Developing product sense is not an overnight process; it requires time, patience, and lots of practice. Don’t rush; let it build naturally.

Here are some fun exercises to boost your Product Sense skills:

  • People watching: Watch people in different settings like the subway, the city, or even work. Try to guess what they’re thinking, where they’re going, or how they feel. Pay close attention to how they interact with their surroundings and the technology they use. It will sharpen your understanding of human behaviour.
  • Be curious: Embrace your curiosity. Read and watch stories about how people have built things. It doesn’t have to be tech-related. It could be about your favourite sports team or a historical event. The goal here is to gather knowledge and identify patterns. Remember, great ideas often spring from a well of broad expertise.
  • App analysis: Take a close look at your favourite apps. Try to understand what makes them so great. Understand the why behind the last updates. Is it their user-friendly design? Their unique features? Or perhaps their customer service? Understanding what makes a product successful can help inform your own product decisions.
  • Predicting the future: Have some fun and make predictions on how your favourite apps might evolve in the future. What new features might they add? How could they improve their user experience? Making educated guesses can help you practice envisioning future product developments.

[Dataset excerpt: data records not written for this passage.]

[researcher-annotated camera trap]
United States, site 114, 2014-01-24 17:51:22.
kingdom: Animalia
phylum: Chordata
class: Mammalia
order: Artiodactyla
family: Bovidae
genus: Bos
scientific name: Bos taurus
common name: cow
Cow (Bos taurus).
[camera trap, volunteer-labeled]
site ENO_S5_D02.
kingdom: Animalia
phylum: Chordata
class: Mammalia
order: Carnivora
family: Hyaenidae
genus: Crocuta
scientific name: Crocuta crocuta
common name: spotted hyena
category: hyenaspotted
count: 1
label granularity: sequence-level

Ask questions, observe, analyse, and reflect on your daily routine. Keep track of your thoughts, insights, and learnings, and review them periodically. Over time, you’ll notice patterns and gain a deeper understanding of the various rings, improving your product sense.

Lastly, trust yourself. Intuition, at its core, is about confidence in your knowledge and experience. Believe in your ability to make the right call. Don’t ignore those gut feelings; they’re part of your product sense.

Keep polishing your product sense, and remember, “Talent is something you make bloom. Instinct is something you polish.”

You are the hero in your product universe. Now it’s time to make your mark.